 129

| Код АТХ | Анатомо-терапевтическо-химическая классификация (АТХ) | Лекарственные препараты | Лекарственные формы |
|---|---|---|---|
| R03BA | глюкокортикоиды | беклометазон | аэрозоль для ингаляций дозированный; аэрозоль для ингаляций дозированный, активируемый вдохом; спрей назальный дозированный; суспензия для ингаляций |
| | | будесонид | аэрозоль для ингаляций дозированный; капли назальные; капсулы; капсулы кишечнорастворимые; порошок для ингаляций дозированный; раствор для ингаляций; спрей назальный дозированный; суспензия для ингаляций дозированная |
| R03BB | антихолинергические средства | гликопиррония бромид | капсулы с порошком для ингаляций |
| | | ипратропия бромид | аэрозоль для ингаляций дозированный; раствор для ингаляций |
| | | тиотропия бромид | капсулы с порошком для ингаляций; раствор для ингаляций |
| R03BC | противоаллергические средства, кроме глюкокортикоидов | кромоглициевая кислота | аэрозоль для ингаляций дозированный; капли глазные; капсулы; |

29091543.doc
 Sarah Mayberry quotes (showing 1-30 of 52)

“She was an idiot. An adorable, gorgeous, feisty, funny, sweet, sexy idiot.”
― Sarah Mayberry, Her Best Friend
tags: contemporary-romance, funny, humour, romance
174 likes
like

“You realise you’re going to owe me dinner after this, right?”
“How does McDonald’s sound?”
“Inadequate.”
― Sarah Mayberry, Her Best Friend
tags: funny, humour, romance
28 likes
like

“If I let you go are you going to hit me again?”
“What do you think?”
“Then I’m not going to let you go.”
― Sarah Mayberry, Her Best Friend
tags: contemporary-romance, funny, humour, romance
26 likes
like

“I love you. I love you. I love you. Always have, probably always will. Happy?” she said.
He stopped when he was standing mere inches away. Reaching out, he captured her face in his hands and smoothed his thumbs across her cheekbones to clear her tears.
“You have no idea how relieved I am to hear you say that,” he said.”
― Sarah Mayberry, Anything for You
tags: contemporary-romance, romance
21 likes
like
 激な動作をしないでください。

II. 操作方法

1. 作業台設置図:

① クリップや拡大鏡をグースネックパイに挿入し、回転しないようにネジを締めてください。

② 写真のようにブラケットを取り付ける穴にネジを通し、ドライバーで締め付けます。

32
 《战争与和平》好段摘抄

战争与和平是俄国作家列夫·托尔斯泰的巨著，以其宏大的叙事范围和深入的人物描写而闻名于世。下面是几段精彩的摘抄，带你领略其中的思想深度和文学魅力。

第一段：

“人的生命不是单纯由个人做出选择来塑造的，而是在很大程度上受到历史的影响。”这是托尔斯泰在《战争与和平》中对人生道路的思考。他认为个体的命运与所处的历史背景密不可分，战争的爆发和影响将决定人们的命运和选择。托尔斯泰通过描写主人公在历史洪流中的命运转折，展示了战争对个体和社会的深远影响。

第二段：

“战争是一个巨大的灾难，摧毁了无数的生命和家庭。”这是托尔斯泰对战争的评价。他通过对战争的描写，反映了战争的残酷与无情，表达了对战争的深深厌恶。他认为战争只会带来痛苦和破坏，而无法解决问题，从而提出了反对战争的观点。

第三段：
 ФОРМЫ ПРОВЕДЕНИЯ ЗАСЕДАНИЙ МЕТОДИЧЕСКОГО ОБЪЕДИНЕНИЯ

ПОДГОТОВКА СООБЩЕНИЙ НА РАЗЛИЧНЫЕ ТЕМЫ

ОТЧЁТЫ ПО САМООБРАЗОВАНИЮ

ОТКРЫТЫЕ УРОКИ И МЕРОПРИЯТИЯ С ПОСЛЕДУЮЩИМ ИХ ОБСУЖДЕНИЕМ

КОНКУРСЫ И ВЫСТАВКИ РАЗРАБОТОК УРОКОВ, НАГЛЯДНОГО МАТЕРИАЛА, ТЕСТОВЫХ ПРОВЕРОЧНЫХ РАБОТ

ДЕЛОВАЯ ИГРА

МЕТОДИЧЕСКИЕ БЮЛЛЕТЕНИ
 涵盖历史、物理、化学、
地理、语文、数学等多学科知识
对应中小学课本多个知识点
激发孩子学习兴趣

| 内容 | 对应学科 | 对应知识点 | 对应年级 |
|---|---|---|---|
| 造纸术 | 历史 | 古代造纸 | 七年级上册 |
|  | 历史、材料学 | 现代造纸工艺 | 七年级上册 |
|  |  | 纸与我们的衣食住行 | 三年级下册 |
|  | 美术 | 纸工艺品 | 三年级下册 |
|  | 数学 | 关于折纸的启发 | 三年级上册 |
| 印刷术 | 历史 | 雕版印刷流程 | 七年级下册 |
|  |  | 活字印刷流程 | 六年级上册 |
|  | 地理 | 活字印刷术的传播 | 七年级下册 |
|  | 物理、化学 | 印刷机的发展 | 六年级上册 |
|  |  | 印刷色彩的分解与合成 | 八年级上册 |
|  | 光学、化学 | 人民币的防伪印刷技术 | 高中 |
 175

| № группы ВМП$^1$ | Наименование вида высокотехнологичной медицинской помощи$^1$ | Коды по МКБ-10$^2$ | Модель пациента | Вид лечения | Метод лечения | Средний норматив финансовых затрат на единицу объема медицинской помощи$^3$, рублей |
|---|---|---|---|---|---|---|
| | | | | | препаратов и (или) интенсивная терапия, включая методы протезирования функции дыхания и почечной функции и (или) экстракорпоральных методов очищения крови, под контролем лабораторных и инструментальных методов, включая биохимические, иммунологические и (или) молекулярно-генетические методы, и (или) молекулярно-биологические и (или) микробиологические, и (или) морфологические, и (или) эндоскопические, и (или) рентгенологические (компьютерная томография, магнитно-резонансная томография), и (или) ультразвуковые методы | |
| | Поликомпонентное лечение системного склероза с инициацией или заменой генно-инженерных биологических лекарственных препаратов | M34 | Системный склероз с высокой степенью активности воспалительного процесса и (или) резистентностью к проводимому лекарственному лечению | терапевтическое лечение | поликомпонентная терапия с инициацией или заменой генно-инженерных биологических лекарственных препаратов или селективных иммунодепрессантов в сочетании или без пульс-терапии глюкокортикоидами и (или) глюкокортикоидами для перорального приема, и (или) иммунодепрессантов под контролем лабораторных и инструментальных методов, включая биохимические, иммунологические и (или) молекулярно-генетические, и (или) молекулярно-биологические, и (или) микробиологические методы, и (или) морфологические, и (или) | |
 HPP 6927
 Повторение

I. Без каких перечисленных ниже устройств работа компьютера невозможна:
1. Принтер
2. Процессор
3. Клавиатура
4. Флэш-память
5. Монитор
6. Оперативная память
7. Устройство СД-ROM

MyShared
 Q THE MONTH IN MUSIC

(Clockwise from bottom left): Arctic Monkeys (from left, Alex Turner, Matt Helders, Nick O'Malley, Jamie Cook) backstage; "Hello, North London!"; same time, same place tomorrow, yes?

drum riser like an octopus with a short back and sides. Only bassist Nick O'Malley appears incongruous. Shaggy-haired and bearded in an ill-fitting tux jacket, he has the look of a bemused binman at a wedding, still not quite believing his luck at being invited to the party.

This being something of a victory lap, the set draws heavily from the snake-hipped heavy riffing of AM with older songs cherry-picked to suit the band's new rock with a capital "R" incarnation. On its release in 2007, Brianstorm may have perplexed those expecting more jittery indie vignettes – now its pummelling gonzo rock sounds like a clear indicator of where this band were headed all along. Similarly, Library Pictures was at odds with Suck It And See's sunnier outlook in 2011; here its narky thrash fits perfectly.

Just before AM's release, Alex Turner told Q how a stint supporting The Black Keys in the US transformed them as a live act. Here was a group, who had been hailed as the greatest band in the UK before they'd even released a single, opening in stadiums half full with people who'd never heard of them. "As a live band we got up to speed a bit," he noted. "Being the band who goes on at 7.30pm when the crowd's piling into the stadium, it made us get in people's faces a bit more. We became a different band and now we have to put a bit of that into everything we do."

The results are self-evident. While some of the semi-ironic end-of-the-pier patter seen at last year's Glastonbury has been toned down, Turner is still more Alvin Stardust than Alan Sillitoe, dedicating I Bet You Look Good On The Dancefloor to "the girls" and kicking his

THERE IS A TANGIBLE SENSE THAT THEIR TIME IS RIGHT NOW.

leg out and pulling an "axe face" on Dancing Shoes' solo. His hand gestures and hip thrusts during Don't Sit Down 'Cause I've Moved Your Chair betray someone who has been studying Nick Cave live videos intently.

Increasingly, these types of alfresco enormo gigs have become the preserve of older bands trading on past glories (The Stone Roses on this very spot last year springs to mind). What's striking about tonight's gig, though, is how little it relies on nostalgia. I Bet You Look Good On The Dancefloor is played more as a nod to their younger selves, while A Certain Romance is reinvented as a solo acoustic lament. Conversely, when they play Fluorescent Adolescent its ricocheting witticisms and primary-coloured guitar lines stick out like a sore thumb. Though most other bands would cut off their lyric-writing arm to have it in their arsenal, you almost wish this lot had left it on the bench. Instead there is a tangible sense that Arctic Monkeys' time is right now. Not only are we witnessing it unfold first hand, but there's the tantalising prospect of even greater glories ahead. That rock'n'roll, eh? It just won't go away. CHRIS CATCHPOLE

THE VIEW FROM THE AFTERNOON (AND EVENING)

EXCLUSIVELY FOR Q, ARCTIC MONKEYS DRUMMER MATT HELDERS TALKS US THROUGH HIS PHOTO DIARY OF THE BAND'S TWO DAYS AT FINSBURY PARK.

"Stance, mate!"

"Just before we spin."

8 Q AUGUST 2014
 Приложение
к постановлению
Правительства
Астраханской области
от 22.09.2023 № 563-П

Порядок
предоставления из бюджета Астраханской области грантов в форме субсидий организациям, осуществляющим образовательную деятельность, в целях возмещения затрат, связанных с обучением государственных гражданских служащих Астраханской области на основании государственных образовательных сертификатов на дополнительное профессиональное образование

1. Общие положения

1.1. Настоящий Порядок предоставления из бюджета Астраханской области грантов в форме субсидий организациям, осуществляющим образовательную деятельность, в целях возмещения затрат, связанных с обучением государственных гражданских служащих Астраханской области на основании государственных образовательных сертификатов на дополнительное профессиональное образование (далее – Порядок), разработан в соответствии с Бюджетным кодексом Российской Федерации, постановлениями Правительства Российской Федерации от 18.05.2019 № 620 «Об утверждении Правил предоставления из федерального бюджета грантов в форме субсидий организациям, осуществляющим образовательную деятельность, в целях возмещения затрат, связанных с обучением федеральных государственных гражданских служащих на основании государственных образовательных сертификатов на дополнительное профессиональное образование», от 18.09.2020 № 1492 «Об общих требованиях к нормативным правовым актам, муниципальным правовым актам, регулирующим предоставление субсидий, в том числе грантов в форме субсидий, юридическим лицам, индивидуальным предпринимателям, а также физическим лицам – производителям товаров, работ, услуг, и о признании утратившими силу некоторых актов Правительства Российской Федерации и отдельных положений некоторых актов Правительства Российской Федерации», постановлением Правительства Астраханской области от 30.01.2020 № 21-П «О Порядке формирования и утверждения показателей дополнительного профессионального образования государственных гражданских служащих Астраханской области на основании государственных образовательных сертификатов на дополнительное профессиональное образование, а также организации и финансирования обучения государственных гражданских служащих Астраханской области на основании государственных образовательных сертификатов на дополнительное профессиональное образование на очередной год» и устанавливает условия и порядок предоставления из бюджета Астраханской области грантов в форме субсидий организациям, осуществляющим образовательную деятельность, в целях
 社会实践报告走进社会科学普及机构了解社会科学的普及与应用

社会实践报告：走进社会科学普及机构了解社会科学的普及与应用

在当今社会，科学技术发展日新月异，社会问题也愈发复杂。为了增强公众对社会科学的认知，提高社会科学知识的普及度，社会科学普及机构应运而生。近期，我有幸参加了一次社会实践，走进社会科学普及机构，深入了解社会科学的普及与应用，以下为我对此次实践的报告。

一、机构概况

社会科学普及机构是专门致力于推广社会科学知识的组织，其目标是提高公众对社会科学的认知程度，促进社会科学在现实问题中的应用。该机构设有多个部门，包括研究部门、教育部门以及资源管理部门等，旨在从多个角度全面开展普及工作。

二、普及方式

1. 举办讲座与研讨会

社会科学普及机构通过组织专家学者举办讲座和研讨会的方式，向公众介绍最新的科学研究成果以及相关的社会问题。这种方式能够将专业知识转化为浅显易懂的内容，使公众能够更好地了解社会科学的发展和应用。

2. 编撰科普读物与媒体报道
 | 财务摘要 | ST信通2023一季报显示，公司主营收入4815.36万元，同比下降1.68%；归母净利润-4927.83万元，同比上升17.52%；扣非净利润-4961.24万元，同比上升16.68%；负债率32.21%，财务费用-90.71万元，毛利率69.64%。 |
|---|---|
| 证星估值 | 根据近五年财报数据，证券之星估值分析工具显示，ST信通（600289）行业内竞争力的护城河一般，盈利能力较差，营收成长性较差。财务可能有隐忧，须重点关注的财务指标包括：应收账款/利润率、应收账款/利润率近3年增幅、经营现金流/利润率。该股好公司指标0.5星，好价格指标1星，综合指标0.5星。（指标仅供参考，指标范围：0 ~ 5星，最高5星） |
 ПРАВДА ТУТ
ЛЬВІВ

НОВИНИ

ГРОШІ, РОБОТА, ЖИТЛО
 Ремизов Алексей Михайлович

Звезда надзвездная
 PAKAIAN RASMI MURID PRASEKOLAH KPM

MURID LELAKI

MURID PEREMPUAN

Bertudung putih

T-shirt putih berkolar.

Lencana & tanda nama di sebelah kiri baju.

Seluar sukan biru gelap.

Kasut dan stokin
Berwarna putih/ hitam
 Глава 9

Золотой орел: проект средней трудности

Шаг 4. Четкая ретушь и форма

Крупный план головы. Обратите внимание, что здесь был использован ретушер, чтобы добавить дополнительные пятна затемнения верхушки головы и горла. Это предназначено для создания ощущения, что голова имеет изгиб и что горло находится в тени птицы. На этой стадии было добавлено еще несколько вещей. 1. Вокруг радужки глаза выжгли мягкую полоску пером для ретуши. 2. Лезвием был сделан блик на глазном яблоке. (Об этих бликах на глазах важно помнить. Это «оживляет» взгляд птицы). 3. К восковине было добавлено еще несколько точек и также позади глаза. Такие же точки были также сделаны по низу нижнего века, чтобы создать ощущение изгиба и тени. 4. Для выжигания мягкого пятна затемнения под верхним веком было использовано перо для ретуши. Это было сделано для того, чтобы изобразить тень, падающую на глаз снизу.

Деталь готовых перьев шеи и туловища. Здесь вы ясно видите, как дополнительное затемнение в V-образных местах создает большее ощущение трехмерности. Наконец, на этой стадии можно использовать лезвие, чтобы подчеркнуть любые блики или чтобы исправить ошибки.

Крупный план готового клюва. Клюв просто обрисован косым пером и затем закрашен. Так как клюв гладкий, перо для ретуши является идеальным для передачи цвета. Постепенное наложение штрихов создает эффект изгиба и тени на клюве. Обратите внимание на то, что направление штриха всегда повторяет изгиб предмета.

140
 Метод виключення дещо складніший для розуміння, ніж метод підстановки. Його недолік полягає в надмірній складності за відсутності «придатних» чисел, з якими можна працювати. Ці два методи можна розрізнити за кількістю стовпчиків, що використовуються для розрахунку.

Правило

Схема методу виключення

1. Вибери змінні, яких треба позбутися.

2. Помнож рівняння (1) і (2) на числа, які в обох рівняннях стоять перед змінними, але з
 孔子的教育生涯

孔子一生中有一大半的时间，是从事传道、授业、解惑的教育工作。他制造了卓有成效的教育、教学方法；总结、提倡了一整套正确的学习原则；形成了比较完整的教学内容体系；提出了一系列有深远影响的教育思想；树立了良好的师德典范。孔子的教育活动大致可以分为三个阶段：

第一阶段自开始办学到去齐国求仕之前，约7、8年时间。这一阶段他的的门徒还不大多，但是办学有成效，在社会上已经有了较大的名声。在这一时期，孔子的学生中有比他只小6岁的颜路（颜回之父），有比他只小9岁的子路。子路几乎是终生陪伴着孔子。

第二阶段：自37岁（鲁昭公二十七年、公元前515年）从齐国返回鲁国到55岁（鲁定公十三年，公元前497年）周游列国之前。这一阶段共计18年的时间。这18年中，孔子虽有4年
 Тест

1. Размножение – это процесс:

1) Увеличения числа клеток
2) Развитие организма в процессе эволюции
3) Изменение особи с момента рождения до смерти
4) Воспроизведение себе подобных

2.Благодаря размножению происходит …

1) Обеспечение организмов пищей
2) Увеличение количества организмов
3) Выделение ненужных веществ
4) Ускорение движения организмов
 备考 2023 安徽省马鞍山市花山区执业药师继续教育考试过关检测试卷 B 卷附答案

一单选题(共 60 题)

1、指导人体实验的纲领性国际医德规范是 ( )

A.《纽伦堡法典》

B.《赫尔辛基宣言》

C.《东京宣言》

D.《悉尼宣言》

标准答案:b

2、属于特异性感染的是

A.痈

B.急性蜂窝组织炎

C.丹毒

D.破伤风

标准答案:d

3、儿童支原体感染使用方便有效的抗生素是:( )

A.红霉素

= TASK OBJECTIVE =
From the data above, gather every line that includes the word "solo".

= WRITTEN SOLUTION =
leg out and pulling an "axe face" on Dancing Shoes' solo. His hand gestures and hip thrusts during Don't Sit Down 'Cause I've Moved Your Chair betray someone who has been studying Nick Cave live videos intently.
Increasingly, these types of alfresco enormo gigs have become the preserve of older bands trading on past glories (The Stone Roses on this very spot last year springs to mind). What's striking about tonight's gig, though, is how little it relies on nostalgia. I Bet You Look Good On The Dancefloor is played more as a nod to their younger selves, while A Certain Romance is reinvented as a solo acoustic lament. Conversely, when they play Fluorescent Adolescent its ricocheting witticisms and primary-coloured guitar lines stick out like a sore thumb. Though most other bands would cut off their lyric-writing arm to have it in their arsenal, you almost wish this lot had left it on the bench. Instead there is a tangible sense that Arctic Monkeys' time is right now. Not only are we witnessing it unfold first hand, but there's the tantalising prospect of even greater glories ahead. That rock'n'roll, eh? It just won't go away. CHRIS CATCHPOLE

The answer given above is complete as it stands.